Spatial data with pictures:
= = = = = = =
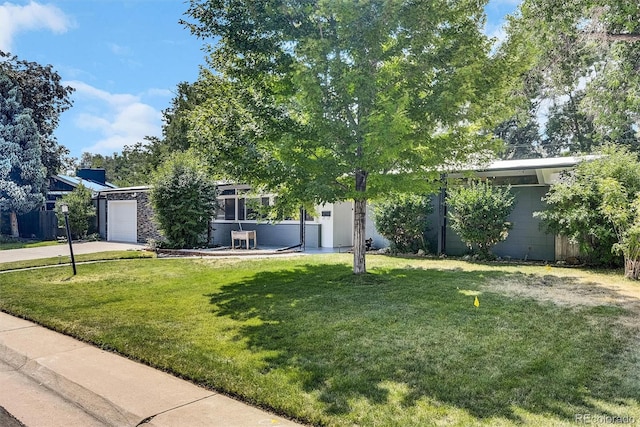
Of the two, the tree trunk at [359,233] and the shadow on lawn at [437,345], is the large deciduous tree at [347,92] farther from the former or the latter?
the shadow on lawn at [437,345]

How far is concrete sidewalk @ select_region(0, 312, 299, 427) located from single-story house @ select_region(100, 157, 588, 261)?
5.10m

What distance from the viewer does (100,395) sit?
3.66 metres

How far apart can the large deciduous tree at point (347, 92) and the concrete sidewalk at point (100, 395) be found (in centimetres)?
435

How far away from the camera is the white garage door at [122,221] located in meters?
20.8

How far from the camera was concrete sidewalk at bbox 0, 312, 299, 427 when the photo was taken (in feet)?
10.6

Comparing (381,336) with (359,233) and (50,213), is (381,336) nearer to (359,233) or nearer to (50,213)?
(359,233)

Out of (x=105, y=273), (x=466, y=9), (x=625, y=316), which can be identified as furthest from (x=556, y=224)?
(x=105, y=273)

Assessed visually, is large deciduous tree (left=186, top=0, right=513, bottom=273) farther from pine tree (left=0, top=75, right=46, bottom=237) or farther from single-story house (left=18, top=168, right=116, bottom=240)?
pine tree (left=0, top=75, right=46, bottom=237)

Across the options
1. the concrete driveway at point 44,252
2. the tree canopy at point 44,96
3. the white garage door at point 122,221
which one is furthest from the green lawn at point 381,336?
the tree canopy at point 44,96

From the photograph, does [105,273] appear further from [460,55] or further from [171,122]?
[171,122]

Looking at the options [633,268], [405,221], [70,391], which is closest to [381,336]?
[70,391]

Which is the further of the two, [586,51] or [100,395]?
[586,51]

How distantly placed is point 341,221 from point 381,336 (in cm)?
1105

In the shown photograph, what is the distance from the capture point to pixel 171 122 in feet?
99.6
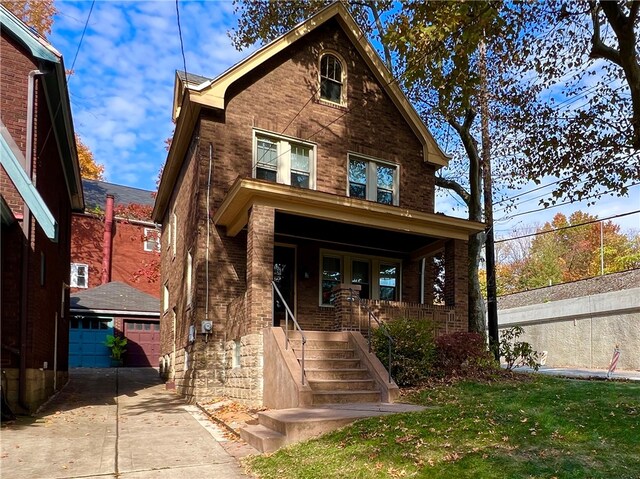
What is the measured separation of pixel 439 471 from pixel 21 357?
8.04 meters

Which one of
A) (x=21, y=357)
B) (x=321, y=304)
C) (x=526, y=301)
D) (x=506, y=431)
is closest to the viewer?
(x=506, y=431)

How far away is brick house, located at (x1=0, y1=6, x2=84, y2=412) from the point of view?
8.99m

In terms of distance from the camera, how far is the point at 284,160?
511 inches

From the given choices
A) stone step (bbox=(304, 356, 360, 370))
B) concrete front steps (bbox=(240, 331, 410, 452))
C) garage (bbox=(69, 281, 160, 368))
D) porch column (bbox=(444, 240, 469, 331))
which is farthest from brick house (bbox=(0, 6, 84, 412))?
garage (bbox=(69, 281, 160, 368))

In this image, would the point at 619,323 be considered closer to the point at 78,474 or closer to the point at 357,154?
the point at 357,154

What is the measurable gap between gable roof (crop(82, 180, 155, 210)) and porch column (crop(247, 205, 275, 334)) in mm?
22545

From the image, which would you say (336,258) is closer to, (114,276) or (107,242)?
(107,242)

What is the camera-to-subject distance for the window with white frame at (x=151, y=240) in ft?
96.9

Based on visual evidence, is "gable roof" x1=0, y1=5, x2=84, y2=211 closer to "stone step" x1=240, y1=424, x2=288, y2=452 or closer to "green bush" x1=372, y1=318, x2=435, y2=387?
"stone step" x1=240, y1=424, x2=288, y2=452

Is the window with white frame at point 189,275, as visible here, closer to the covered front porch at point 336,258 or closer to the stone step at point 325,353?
the covered front porch at point 336,258

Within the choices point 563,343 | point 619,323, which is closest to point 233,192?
point 619,323

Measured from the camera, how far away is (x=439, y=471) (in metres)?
4.66

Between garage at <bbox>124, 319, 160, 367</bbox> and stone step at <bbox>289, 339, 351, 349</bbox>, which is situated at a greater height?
stone step at <bbox>289, 339, 351, 349</bbox>

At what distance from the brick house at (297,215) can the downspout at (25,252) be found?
3.25m
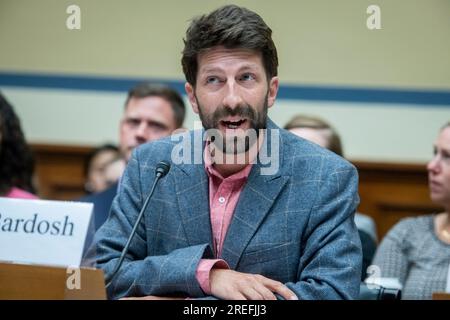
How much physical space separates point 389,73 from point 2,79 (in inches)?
75.0

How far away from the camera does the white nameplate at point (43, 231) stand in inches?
73.7

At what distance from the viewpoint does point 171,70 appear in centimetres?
374

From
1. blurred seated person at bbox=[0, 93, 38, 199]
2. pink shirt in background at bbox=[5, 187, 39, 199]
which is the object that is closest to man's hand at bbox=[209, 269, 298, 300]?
pink shirt in background at bbox=[5, 187, 39, 199]

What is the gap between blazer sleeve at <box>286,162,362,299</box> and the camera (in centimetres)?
179

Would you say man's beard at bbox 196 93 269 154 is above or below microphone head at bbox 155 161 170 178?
above

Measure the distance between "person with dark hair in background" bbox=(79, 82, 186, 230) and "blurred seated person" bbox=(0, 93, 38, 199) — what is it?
0.34 m

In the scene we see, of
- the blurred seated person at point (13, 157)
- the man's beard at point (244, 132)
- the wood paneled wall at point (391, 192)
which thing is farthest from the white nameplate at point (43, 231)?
the wood paneled wall at point (391, 192)

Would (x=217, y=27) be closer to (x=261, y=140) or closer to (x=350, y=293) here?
(x=261, y=140)

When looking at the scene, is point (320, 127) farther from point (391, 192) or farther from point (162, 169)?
point (162, 169)

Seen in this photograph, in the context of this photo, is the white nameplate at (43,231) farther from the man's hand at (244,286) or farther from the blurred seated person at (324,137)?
the blurred seated person at (324,137)

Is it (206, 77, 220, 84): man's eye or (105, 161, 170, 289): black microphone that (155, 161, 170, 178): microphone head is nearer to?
(105, 161, 170, 289): black microphone

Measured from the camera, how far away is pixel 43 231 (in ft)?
6.27

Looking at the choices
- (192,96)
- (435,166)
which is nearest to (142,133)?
(435,166)

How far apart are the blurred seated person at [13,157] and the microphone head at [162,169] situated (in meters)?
1.17
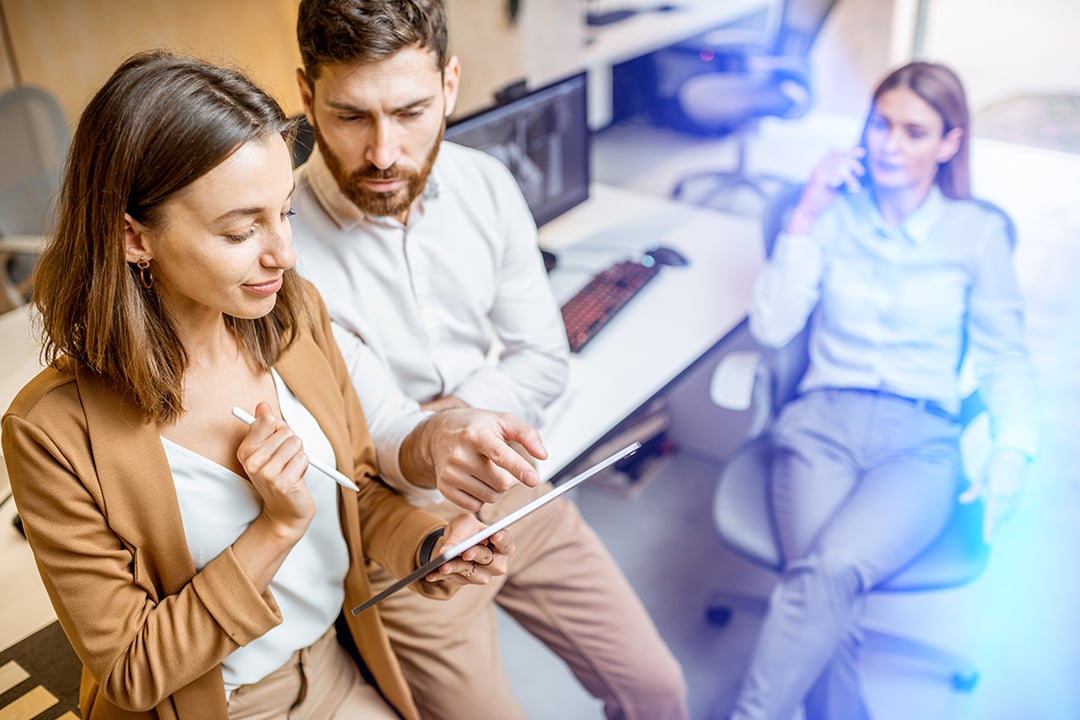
= = = = = = =
Please return each line above that contains the word "inches". Case counts, so only lines that match its capitalization qualify.

**IN RESPONSE:**
511 inches
How much physical space separates point 389,73 from point 2,79 (in inches)?
How far away from the camera does the white nameplate at point (43, 231) stand in inches?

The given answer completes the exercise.